拍品 390
  • 390

Samuel Prout 1783-1852

招標截止

描述

  • Samuel Prout
  • Ponte di Rialto, Venice
  • watercolour over pencil heightened with scratching out

來源

Probably Lady de Grey, purchased at the Society of Painters in Water Colour, 1827, no. 26;
Anonymous sale in these Rooms, 17th November 1983, lot 178, bt by the present owner

展覽

Probably, London, Society of Painters in Water Colour, 1827, no. 26 as 'Ponti di Rialto, Venice' (Premium Picture);
London, Tate Britain and Kimbell Art Museum, Fort Worth, Turner and Venice, 9 October 2003 - 11th January 2004, and 15 February 2004-30 May 2004, no. 24.

出版

Ian Warrell, Turner and Venice, 2003, no. 24, ill. pl. 103 & pl. 263 

拍品資料及來源

Prout exhibited watercolours of the Ponti di Rialto, Venice, from either side or alongside the bridge at least seven times between 1825 and 1850. Based upon a pencil sketch in the Fitzwilliam Museum, Cambridge, the present work with the considerable activity of well over fifty Venetian traders and boatmen, and one of his largest watercolours, is most likely to be one of the expensive exhibits of 1827. Indeed, Ian Warrell (see, Warrell, op cit, p. 263) describes it as 'the strongest contender' for the Premium Picture of the 1827 exhibition, it was then purchased then by the Countess de Grey for 60 gns.

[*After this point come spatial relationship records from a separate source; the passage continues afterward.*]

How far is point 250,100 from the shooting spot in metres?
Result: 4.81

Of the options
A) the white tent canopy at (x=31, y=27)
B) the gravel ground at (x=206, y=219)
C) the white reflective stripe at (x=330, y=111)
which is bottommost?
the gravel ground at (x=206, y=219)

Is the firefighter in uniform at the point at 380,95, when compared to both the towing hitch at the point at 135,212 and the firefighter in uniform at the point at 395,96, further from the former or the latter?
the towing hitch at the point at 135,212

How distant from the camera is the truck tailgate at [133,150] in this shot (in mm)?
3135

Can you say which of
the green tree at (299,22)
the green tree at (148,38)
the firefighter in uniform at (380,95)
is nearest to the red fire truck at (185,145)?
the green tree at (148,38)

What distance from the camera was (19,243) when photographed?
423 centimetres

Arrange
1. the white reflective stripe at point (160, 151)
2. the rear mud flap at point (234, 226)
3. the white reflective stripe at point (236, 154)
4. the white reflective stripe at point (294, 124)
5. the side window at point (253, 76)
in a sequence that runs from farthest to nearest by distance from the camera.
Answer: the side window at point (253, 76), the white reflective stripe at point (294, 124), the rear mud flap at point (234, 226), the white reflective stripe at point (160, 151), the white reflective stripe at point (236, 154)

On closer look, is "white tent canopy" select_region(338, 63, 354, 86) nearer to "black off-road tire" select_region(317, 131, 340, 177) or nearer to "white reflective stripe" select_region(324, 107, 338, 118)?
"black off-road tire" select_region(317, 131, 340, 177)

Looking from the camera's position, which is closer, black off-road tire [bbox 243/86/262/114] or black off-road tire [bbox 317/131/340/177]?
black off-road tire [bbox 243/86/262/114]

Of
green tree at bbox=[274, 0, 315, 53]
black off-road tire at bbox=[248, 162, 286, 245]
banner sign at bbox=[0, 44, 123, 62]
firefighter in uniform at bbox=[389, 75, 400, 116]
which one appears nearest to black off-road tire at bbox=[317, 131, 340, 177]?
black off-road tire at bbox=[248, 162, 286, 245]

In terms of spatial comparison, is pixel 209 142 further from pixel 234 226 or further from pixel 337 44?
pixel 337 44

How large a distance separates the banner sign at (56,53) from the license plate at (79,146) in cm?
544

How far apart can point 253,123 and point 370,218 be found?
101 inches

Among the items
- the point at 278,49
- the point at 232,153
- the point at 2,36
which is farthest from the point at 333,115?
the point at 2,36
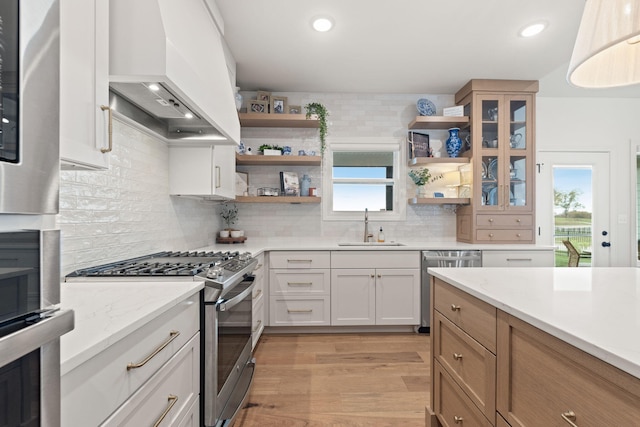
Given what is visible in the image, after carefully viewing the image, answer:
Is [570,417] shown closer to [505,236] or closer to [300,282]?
[300,282]

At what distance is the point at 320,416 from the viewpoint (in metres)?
1.99

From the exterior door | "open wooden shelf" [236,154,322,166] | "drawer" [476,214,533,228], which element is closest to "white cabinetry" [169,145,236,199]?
"open wooden shelf" [236,154,322,166]

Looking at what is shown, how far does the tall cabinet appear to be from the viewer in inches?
141

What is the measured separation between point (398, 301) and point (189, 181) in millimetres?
2195

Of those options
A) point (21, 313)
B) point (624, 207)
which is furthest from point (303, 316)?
point (624, 207)

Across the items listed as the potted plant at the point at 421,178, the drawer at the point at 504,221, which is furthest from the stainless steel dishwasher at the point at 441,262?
the potted plant at the point at 421,178

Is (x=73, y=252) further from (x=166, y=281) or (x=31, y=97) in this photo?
(x=31, y=97)

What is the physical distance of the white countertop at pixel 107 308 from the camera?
0.74m

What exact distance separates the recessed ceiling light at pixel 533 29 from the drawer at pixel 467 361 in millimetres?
2373

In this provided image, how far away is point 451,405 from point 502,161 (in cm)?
283

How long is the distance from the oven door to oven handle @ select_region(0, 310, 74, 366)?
104cm

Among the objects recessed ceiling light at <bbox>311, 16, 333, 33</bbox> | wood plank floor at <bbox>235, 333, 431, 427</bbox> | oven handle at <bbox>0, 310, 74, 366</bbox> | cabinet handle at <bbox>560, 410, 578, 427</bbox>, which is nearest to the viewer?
oven handle at <bbox>0, 310, 74, 366</bbox>

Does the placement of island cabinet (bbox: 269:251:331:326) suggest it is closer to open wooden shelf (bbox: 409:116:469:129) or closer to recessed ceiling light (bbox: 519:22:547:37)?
open wooden shelf (bbox: 409:116:469:129)

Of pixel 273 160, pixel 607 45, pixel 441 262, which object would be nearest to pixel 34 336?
pixel 607 45
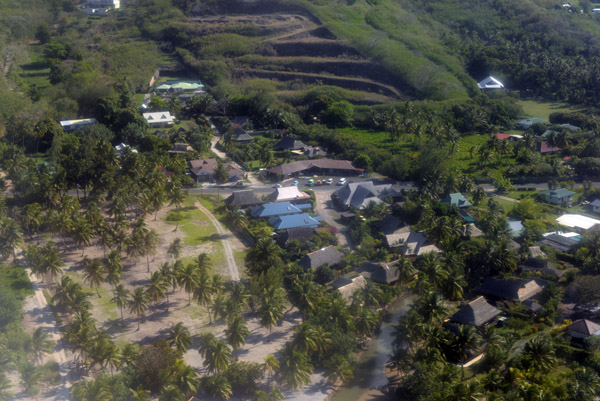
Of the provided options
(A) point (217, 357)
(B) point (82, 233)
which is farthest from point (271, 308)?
(B) point (82, 233)

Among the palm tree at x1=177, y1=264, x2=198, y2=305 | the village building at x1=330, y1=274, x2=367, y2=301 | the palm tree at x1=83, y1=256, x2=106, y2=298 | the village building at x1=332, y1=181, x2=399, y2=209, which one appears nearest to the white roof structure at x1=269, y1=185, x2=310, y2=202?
the village building at x1=332, y1=181, x2=399, y2=209

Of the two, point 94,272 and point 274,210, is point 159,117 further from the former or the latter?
point 94,272

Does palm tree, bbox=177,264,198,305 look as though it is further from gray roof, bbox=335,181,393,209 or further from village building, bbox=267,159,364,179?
village building, bbox=267,159,364,179

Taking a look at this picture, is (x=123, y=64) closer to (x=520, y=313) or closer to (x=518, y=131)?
(x=518, y=131)

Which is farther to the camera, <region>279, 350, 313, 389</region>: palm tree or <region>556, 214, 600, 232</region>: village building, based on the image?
<region>556, 214, 600, 232</region>: village building

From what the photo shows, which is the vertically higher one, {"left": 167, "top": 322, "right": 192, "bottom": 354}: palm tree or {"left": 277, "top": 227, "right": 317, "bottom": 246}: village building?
{"left": 167, "top": 322, "right": 192, "bottom": 354}: palm tree

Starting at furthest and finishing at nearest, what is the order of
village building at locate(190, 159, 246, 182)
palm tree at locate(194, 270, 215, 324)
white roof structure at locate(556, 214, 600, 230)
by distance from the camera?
village building at locate(190, 159, 246, 182) < white roof structure at locate(556, 214, 600, 230) < palm tree at locate(194, 270, 215, 324)

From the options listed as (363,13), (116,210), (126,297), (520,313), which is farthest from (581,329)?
(363,13)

Prout had first visited Italy in 1824 it was recorded in the Somerset House Gazette on 25th September that Prout 'is now at Venice.' During the 1820's and 1830's the growing appetite among the British public for visualising famous views abroad, for so many recent years made impossible by warfare, was met by publications like The Landscape Annual, Prout's Sketches from Geneva to Rome, including Venice, and Sketches made in France, Switzerland and Italy. It was Prout who, due to his 1824 Italian tour and the ensuing lithographs, engravings and exhibited pictures, provided the most widespread coverage of Italian views in the 1820's.

A smaller version of this watercolour with less activity on the Grand Canal was sold in these Rooms, 22nd March 1979. Another view of the Doge's Palace measuring 16 by 23 inches was sold in these Rooms for £28,000 on 29th November 2000.